Extrait du texte:
»»
Si Platon n’était en effet pas un démocrate, le monde a changé et la culture s’est enrichie. On ne réclame pas aujourd’hui le retour à l’aristocratie (de naissance), tandis que l’oligarchie (de fait) montre ses méfaits : les prédateurs au pouvoir en Russie, les communistes du parti en Chine, les patrons-énarques en France, les lobbies du pétrole, de l’armement et de l’agriculture aux Etats-Unis, l’armée en Algérie et au Pakistan – entre autres. La « démocratie » nous suffit, même si nous avons conscience qu’elle n’est qu’un idéal sans cesse à bâtir, tenté d’oligarchie à chaque minute si on laisse faire. Mais Platon avait raison : sans éducation dans la famille, instruction à l’école et civilisation dans la société, l’homme n’est que bête. Bestial infantile à vouloir tout, et tout de suite. Bêta égoïste à foutre les autres et à se foutre des autres. Bête immorale à ne respecter ni dieu ni maître, ni même une quelconque règle. Nous ne réclamons surtout pas le retour à la société d’avant 68, répressive, hiérarchique et du devoir – ce caporalisme moraliste qui hante la société française depuis Napoléon (aussi bien dans la droite morale que dans la gauche morale). Nier la réalité des désirs ne sert à rien : ils sont là et se manifestent comme une source irrépressible qui jaillit. Mais les maîtriser sert à soi-même pour se construire, et à la société pour servir au projet commun. On ne naît pas homme, on le devient. Oui, l’éducation, l’instruction et la civilisation – tout ce qui maîtrise les désirs - nous rendent humains ! Il n’est pas interdit d’interdire, ni de faire la guerre malgré l’amour, ni de retourner aux pavés après la plage.
««
Données fournies:
»»
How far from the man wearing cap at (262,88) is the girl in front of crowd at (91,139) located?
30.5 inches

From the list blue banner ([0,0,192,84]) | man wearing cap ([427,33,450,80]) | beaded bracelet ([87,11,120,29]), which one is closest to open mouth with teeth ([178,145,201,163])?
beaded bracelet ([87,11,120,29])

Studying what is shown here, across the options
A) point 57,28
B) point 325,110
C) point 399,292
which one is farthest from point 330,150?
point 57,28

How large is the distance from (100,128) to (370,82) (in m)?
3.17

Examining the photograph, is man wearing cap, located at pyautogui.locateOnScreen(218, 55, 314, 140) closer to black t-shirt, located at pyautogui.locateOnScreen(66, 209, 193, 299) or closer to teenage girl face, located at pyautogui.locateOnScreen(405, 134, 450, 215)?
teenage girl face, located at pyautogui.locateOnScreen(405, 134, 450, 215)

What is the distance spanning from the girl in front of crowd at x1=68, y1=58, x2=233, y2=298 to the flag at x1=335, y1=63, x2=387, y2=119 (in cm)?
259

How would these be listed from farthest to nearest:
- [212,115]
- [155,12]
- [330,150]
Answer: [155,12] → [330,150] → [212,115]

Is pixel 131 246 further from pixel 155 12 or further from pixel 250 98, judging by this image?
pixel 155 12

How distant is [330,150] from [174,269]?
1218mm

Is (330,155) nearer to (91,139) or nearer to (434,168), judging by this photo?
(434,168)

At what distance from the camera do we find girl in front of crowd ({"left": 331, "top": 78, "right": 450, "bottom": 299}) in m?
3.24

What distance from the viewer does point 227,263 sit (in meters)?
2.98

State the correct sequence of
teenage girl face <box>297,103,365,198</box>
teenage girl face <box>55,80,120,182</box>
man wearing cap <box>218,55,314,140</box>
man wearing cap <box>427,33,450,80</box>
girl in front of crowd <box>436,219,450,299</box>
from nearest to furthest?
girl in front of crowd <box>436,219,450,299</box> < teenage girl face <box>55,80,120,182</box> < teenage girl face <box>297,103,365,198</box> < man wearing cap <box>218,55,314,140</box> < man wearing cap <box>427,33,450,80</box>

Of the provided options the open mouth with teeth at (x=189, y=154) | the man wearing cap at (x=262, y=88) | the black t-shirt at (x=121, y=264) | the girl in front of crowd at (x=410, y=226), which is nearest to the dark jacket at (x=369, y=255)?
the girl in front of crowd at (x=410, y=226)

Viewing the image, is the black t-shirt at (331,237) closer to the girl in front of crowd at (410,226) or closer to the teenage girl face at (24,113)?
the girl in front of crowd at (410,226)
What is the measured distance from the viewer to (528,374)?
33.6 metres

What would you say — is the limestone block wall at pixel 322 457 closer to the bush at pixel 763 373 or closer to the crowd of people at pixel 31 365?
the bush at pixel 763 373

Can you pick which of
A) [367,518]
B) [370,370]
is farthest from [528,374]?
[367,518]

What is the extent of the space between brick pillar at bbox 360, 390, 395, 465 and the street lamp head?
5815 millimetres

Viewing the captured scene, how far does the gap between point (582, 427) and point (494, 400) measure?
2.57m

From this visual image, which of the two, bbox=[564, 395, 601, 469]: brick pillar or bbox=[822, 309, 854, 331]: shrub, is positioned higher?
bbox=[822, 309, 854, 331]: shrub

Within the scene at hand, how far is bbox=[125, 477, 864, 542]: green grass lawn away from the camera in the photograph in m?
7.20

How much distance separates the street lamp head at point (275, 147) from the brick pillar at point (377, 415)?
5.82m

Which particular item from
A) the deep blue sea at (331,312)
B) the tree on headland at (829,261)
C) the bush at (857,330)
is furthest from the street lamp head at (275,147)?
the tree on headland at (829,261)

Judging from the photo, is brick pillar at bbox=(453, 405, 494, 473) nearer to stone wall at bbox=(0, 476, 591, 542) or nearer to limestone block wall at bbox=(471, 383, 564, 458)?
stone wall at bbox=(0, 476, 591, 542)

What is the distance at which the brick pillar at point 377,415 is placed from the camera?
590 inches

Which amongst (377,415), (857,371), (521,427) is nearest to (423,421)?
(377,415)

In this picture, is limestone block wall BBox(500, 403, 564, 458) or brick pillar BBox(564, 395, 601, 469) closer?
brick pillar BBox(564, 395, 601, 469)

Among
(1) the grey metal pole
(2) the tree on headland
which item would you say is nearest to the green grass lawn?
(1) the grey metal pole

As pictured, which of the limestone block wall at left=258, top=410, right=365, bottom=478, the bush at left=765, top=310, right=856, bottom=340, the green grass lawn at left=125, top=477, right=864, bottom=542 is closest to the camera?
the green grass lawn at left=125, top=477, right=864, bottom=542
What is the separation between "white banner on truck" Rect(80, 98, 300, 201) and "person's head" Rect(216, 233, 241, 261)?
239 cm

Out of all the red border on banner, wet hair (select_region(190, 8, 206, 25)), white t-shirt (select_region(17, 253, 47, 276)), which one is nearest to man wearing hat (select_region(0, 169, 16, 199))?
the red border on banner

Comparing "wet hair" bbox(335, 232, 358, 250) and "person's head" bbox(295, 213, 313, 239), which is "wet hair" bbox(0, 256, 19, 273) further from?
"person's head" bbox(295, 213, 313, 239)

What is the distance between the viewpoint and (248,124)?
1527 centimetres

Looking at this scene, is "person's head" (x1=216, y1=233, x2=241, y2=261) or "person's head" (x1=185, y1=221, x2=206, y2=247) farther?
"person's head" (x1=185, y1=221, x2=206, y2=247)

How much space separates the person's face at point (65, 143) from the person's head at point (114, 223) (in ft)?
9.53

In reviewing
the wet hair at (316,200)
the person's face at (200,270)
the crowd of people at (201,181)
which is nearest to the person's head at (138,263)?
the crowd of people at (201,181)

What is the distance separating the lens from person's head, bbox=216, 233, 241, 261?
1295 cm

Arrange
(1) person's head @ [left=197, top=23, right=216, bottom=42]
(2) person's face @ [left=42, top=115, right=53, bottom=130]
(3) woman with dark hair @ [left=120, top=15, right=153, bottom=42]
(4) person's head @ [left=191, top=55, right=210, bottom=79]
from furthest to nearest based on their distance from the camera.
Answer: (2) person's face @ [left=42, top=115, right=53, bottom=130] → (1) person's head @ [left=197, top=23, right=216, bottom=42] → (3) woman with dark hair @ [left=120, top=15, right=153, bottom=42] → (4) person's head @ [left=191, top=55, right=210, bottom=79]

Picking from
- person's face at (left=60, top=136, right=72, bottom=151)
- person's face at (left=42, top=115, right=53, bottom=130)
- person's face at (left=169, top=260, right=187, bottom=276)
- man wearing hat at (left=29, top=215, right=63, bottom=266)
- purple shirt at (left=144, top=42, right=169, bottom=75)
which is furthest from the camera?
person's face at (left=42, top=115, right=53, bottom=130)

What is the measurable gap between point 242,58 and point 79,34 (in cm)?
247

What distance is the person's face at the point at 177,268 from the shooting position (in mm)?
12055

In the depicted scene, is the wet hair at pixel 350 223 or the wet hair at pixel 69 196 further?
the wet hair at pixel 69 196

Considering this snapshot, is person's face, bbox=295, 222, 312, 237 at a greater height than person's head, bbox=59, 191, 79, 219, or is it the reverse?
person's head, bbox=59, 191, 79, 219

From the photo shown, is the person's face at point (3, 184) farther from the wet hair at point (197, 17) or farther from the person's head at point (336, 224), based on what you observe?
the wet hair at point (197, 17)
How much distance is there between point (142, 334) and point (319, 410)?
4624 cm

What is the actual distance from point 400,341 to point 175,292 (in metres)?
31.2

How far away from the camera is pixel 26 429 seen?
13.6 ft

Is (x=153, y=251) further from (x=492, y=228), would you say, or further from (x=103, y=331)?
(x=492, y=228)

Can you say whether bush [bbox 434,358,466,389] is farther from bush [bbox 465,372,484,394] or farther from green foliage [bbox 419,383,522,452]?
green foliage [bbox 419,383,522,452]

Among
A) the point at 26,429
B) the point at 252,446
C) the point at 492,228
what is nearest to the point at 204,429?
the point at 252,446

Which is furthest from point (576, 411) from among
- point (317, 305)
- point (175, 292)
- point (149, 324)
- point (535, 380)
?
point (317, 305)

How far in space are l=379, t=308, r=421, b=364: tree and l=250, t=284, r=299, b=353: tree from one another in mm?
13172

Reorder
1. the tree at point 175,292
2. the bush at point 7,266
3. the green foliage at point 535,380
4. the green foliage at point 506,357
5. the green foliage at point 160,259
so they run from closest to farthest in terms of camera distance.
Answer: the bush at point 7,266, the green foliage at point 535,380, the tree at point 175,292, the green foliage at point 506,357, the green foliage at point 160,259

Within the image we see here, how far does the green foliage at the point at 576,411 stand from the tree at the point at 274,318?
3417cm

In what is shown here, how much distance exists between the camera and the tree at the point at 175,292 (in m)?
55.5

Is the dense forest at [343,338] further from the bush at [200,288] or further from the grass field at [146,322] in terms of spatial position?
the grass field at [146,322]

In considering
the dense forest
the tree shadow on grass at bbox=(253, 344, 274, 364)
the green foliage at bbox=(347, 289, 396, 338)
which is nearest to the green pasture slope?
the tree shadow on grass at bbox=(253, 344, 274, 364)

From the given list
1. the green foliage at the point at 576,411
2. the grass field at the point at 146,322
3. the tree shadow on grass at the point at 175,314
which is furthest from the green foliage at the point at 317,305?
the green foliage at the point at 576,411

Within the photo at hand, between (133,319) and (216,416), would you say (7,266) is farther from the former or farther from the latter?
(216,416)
««
Consignes:
#1 Condensez en quelques phrases le paragraphe du texte sur Platon qui commence par « Si Platon n'était en effet pas un démocrate », en conservant ses faits principaux.
#2 Présentez en liste numérotée les lignes des rangées, de celle qui contient « What is the separation » jusqu'à celle qui contient « 1527 centimetres », toutes deux comprises, en omettant les lignes vides.

Réponses:
#1 Platon n'était pas démocrate, mais le monde a changé. On ne réclame plus le retour à l'aristocratie, et l'oligarchie montre ses méfaits, notamment en Russie, en Chine, en France, aux États-Unis, en Algérie et au Pakistan. La démocratie suffit, même si elle reste un idéal sans cesse à bâtir, toujours tenté d'oligarchie. Platon avait pourtant raison : sans éducation, instruction et civilisation, l'homme n'est qu'une bête infantile, égoïste et immorale. Il ne s'agit ni de revenir à la société répressive d'avant 68, ni de nier les désirs. Il faut les maîtriser, pour se construire soi-même et servir le projet commun. On ne naît pas homme, on le devient, et il n'est pas interdit d'interdire.

#2
1. What is the separation between "white banner on truck" Rect(80, 98, 300, 201) and "person's head" Rect(216, 233, 241, 261)?
2. 239 cm
3. Out of all the red border on banner, wet hair (select_region(190, 8, 206, 25)), white t-shirt (select_region(17, 253, 47, 276)), which one is nearest to man wearing hat (select_region(0, 169, 16, 199))?
4. the red border on banner
5. Comparing "wet hair" bbox(335, 232, 358, 250) and "person's head" bbox(295, 213, 313, 239), which is "wet hair" bbox(0, 256, 19, 273) further from?
6. "person's head" bbox(295, 213, 313, 239)
7. What is the distance between the viewpoint and (248,124)?
8. 1527 centimetres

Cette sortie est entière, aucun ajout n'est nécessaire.